August Wilson plays

I finished reading Ma Rainey’s Black Bottom and Jitney, two plays by August Wilson. They were my reading assignment for Black History Month this year. I posted my reactions to them as a comment on Sister Judy’s blog at Mrs Hammer’s House: The Black History Month Contest. And thanks, Judy, for calling me Brother Dean B. I usually only hear that kind of thing at rehearsals for the Project Manna concert (and I’m not in the habit of using that form of address myself; I had to go back and edit this post to put it in).
As a bonus for reading them, I was googling “August Wilson Jitney”, I think, at work, and that screen was up when my mentor walked in. He said his wife would have been delighted to see me reading that — she teaches African-American history. Honest, though, I gave myself that February reading assignment out of my own interest.

Cool Car

About a month ago there was a user conference here at work, that is, a conference for users of our product. In conjunction with it, the company arranged with a customer to display something nifty they had designed using our product — an Indy Car. Photos were encouraged. When I see it on TV on memorial day, or a twin of it, I can remember that they let us turn the steering wheel. It was effortless. The thing is remarkably small, just enough room for a driver, a huge engine, and fuel.

Driveway view

The sky was particularly beautiful just before sunset in Casco last Sunday. By the time I ran outside with my camera the clouds had closed up a little and the colors weren’t so nice. I settled for a picture looking down the driveway towards the lake, about 300 feet away.

New Year card

Here, three weeks after the event, is my Chinese New Year postcard. The jumping dog was drawn from in image on the internet; the flaming hoop was drawn freehand out of my imagination (except that the circle was computer-generated); the Chinese characters for “Year of the Dog” and “Happy New Year” were carved from text printed from the internet; the top chop is pressed rubber; and the bottom chop is carved stone, from a stone I bought in San Francisco chinatown.

Mitten progress

So for anyone who hopes this is a part-time knit blog, here I hope is a progress picture of a pair of mittens I’m making from Lopi-Lite. Fabric Place in Woburn, which was two (three? who cares) stops up 128 from where I used to work from July to October, had their Lite-Lopi on sale sometime back then. I picked up several balls of it in navy, brown, slate blue, tan, and white, thinking I’d make some mittens out of Anna Zilboorg’s _Magnificent Mittens_. I did a lot on them back in December and early January, in fact got both of them done down to where the thumbs get added. My hands have been bothering me for several weeks and I didn’t do anything on the mittens until maybe ten days ago, when I started just a little at a time. I was pulling the yarn really tight starting a new needle (working on DPs) and stretching the work to keep the floats from being too tight and puckering. I thought all that might have contributed to the hand problems. On the thumb I decided, I’d rather have my hands working, I could stand ladders where the needles switched and puckers in the floats, so I’m trying to hold everything in a very relaxed way. So far so good, but “so far” just means fourteen rows of 24 stitches on one thumb.

mitten progress

Bread

So I guess what I did this evening was go food shopping, fix and upgrade this blog (it was down for 24 hours, give or take one), and baked a batch of potato-sour cream bread. That’s a recipe from a recent book. It’s a recipe that’s good enough to buy the book for, if you like fairly substantial white bread like Pepperidge Farms or Arnold. That’s The Flying Biscuits Cafe Cookbook by April Moon.

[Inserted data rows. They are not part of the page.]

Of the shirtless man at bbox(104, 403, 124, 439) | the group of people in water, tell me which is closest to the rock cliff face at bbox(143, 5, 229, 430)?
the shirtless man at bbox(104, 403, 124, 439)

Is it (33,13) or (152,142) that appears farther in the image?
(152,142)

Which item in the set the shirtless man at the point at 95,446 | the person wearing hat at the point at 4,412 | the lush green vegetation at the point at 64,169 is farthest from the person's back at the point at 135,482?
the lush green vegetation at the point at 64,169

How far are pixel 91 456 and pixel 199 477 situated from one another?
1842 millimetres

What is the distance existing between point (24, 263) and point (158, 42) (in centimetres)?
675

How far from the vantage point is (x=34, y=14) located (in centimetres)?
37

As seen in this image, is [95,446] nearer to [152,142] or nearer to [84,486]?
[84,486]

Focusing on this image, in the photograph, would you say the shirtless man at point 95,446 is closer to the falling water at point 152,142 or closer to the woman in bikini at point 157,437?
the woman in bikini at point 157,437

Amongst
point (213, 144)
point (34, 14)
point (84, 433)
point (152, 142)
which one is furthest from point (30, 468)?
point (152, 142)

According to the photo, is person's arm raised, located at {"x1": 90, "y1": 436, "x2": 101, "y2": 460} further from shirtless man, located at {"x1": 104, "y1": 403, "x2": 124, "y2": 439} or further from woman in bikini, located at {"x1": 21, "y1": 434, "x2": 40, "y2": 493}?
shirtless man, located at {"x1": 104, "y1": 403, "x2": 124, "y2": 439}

But, oh no! I just peeked in the oven. I let the loaves rise too long before starting to bake them, and the bread is poufing over the top. It’s likely to be fluffy white bread. Oh well.

Usually I like to make bread with whole wheat, or rye flour, or cornmeal, or maybe oatmeal, but every once in a while I want some toast that’s bland enough to taste the jelly without the bread flavor getting in the way.

Yay, it’s back!

I was worried for a while there! This morning I did a full backup of the database, and could see all my old posts, so I knew that what I had written wasn’t lost. I didn’t know how hard it would be to get the whole thing running again. Turned out, it wasn’t.

Snow

Now it finally looks like winter again, after all the unseasonably warm weather we’ve had since mid-January. I measured 14 1/2 inches in our front yard in Newton, only half as much as New York City got.

The news was saying that this snowfall had surpassed the 1947 snow in New York. I remember waist-deep snow when I was a toddler in New York. That must have been a couple of days after the storm, because anything close to the 29 inches they got would have been way more than waist deep on me at the time.

This was a good deep snow, but so light and fluffy that it was a breeze to shovel and brush off cars. I wouldn’t rate it as a monumental storm, at least not here, by any means.

Grouse

Blogging about a grouse, not grousing about a blog. Just to be clear.

Up in Casco — I looked up from the jigsaw puzzle of the Cape Hatteras lighthouse that we’ve almost finished (we started it last weekend but couldn’t finish it in one weekend) to see a bird running across the grass (OK, the snow over the grass) between the house and the woodpile. Much too big for a mourning dove, and too upright. Not big enough for a turkey. A ruffed grouse! We ran to the bedroom window and were able to see it walking off into the woods. I’ve seen one before, off one of the trails up the Great Blue Hill, when I used to walk there with Sajive Sarin on lunch hours from LTX, so that was basically 20 years ago. So it wasn’t a life bird, but a second view ever bird.

We (Arlene, Anne, Matt, and I) were out early this afternoon cutting more trail around the property. We got out to the left back corner, which Arlene and I had found our way to last weekend, and maybe fifty feet to the right from there, just about to where we had worked in from the other way around. Later in the afternoon we went out to walk around (from the other way) and were pleased that the trails pretty much connect. We need to define it better and cut it wider around the back, but you can walk all the way around now.